L’objet du littige concerne la marque 3D enregistrée par NESTLE portant sur un produit chocolaté à 4 barres collées, en forme de lingots (Kit Kat). La représentation graphique de la marque comprend une vue dans l’espace en Noir et blanc des 4 barres associées sans logo.

L’Office de Propriété Intellecruelle de l’Union Européenne (EUIPO) a accepté l’enregistrement de la marque avec effet au 7 aout 2006, sous le numéro 002632529, en classe 30, désignant: “Bonbons; produits de boulangerie, articles de pâtisserie, biscuits; gâteaux, gaufres”.
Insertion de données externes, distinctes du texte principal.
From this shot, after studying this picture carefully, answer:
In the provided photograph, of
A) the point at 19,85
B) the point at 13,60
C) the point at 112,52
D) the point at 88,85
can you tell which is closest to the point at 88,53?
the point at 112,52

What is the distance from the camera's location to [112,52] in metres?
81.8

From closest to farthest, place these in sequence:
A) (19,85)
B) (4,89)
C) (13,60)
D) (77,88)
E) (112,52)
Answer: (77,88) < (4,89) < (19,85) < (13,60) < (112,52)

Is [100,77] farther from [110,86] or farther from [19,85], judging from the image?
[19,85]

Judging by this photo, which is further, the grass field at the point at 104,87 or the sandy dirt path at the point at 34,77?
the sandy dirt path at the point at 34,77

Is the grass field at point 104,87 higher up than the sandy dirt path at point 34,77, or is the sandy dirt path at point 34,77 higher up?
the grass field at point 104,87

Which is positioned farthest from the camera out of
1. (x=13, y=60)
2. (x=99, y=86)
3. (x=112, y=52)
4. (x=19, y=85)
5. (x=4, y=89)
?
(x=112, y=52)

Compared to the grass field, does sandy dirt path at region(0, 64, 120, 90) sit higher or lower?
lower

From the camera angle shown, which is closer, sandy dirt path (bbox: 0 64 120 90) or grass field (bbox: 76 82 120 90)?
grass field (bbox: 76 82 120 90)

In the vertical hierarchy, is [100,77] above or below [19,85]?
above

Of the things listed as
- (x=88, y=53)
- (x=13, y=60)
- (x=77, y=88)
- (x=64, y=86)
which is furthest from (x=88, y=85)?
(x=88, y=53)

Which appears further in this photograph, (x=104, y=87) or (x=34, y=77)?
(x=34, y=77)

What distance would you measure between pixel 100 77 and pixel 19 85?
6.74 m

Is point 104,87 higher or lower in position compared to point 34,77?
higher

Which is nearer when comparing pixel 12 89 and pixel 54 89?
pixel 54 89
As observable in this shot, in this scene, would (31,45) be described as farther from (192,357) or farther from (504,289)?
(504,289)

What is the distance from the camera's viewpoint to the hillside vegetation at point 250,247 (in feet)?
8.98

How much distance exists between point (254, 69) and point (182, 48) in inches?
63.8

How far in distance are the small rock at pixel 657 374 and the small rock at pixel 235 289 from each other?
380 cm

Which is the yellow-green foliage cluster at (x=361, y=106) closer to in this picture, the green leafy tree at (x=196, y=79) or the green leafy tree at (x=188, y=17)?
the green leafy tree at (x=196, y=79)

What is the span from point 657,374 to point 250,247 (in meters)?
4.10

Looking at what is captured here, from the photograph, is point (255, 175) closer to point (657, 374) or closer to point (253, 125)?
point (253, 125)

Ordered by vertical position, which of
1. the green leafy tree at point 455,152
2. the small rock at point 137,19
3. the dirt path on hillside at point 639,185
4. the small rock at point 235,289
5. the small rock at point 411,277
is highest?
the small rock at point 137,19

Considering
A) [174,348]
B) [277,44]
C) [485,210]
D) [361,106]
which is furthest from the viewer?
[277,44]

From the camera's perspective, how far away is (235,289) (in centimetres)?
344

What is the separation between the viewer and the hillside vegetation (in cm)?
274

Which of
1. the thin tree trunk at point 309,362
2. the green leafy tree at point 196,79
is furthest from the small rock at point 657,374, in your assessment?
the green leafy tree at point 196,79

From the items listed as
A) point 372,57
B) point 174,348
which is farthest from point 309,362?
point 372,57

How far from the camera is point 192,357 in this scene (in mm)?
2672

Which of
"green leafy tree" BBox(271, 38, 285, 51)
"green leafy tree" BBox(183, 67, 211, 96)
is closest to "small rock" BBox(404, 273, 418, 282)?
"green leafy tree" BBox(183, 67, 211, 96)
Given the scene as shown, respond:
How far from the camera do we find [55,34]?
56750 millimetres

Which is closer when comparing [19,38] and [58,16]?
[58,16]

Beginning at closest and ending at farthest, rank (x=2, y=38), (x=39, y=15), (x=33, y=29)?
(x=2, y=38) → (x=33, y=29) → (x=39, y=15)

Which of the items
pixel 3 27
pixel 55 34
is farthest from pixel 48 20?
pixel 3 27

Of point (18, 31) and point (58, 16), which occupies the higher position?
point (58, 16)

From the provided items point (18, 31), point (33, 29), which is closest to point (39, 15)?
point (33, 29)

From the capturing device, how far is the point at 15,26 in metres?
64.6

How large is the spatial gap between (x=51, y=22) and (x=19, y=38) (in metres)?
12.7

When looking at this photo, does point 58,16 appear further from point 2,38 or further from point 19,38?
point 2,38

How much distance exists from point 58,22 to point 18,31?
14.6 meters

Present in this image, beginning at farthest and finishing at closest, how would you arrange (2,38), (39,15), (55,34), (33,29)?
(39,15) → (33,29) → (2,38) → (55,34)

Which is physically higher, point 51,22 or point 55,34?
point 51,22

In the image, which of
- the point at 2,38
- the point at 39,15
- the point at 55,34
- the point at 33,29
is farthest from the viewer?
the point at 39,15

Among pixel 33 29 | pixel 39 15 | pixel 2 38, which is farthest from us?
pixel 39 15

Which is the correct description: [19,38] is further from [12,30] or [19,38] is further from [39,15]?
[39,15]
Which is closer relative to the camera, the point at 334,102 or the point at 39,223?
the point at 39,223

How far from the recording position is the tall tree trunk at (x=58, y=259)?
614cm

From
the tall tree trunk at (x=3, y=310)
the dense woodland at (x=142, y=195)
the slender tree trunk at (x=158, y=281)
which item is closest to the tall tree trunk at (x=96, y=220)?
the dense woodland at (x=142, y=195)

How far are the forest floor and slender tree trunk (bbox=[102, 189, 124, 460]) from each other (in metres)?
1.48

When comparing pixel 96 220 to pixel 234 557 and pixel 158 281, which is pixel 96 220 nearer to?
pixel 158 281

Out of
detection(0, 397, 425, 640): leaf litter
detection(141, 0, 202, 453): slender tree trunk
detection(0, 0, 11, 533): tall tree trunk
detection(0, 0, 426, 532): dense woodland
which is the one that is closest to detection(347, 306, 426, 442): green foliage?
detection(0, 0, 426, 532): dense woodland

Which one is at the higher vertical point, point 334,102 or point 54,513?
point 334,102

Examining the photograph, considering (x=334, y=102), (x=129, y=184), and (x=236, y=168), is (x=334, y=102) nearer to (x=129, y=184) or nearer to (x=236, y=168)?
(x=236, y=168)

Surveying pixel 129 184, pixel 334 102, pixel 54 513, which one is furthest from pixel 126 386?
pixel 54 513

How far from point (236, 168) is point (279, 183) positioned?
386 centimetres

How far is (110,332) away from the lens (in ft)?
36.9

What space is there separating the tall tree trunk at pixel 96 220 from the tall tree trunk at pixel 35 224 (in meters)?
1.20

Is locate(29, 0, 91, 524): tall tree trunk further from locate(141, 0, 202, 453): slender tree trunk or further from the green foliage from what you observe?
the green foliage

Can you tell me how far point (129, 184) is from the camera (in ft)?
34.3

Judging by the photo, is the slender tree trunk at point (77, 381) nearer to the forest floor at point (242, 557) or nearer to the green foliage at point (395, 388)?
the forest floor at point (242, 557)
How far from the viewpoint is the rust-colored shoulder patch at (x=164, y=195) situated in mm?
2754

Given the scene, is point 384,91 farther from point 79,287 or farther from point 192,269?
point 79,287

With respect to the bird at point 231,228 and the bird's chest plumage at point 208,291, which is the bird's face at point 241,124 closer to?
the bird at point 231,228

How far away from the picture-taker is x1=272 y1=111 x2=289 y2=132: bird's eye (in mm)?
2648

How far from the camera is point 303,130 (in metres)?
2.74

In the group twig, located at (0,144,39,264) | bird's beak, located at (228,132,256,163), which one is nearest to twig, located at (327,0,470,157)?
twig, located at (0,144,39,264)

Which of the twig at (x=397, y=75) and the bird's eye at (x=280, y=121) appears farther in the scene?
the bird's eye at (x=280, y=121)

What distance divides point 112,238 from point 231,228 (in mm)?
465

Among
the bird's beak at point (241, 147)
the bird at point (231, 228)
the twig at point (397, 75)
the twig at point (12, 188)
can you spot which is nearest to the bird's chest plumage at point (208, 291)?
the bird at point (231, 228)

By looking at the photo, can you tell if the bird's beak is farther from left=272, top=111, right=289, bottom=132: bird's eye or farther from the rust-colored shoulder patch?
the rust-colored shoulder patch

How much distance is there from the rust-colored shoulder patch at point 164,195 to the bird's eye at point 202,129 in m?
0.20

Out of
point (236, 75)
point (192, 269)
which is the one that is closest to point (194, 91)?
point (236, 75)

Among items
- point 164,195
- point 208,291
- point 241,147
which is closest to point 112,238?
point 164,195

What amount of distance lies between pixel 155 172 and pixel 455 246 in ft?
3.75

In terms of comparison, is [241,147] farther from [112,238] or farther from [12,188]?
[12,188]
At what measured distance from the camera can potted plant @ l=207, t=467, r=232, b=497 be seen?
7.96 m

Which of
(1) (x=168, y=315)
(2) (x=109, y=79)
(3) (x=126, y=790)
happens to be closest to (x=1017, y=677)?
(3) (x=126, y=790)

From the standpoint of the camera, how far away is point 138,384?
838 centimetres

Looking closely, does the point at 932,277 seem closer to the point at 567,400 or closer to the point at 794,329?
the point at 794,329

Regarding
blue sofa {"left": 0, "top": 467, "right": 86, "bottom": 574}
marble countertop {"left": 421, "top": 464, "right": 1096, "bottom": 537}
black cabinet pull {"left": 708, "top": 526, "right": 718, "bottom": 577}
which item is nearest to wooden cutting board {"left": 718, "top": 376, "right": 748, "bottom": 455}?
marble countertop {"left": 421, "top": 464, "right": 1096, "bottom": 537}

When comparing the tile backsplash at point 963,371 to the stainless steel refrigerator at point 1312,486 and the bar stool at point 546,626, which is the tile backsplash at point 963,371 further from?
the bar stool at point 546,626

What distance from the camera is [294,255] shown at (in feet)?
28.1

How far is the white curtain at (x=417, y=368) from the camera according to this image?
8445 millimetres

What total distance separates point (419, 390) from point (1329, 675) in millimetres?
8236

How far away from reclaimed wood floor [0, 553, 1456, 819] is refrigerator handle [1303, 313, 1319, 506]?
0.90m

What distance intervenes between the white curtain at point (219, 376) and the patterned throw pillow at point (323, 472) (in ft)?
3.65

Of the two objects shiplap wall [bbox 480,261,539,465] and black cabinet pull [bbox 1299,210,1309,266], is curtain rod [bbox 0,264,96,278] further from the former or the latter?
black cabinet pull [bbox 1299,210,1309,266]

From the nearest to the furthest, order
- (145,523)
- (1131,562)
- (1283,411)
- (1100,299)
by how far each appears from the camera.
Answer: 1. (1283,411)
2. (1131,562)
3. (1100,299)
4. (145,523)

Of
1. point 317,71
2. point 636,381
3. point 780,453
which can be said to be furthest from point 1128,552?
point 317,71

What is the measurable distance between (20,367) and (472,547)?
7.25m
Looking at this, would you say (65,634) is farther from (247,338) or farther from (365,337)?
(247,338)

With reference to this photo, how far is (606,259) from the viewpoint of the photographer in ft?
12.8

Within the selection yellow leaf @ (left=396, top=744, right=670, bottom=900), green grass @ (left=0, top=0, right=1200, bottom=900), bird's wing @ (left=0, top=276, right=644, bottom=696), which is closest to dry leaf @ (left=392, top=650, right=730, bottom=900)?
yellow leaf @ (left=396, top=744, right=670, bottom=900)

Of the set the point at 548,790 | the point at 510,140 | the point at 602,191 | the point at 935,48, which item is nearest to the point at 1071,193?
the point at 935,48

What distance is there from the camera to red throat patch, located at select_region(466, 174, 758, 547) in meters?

Le 23 mars 2007, CADBURRY (devenue par la suite MONDELEZ) a engagé une procédure à l’EUIPO en vue d’annuler la marque 3D en cause. En recherchant dans les détails de cette affaire, on peut s’appercevoir que MONDELEZ commercialise une barre chocolatée similaire revendiquée comme étant une barre de chocolatée norvégienne “Kvikk Lunsj” (pour “Quick Lunch” i.e. déjeuner rapide), qui serait commercialisée depuis 1933 par la société norvégienne FREIA, rachetée en 1993 par KRAFT FOODS devenue MONDELEZ Intl. Ceci donne une image claire de l’intérêt de MONDELEZ dans cette affaire.

Quant aux produits Kit Kat, ils seraient également commercialisés depuis 1933.

Le 11 janvier 2011, l’EUIPO a annulé la marque en première instance, ce à quoi NESTLE a fait appel pour obtenir par la suite une annulation de décision de première instance et un rejet de la demande de MONDELEZ. En deuxième instance, L’EUIPO a considéré en substance que même s’il n’y a pas de “caractère distinctif inhérent”, NESTLE avait montré que cette marque avait acquis un tel caractère par rapport à ces produits par l’usage qui en a été fait.

Le Tribunal de l’Union Européenne saisi par MONDELEZ  a lui considéré en substance que :

1°) le caractère distinctif par l’usage aurait dû être considéré non seulement dans la catégorie (30) mais dans chaque sous catégorie (y compris notamment les produits de boulangerie) et conclue que la preuve n’est pas établie pour les produits autres que les bonbons et biscuits.

2°) L’EUIPO aurait dû prendre en compte le caractère distinctif obtenu par l’usage dans les pays de l’UE. Les enquêtes ont montré que le caractère distinctif a été acquis dans 10 pays sur 28 (Danemark, Allemagne, Espagne, France, Italie, Pays-Bas, Autriche, Finlande,
Suède et Royaume Uni), mais l’EUIPO n’a pas analysé les éléments de preuve pour les autres Etat membres, notamment la Belgique, l’Irlande, la Grèce et le Portugalle.

Le Tribunal de l’UE renvoie l’affaire devant l’EUIPO pour réexaminer le caractère distinctif dans toute l’UE pour des bonbons et des biscuits.

Cela montre un inconvénient des titres de PI unitaires car des marques individuelles auraient eu plus de chances de succès dans chacun des pays pertinents.

Une décision Anglaise de janvier 2016, allait égalment contre NESTLE, jugeant que la forme des barres chocolatées ne peut être déposée comme marque.

En conclusion, le caractère distinctif acquis
– dans les catégories et sous-catégories pertinentes, et
– sur le territoire pertinent
sont donc des caractéristiques importantes à analyser pour enisager de revendiquer la protection d’une forme 3D en tant que marque.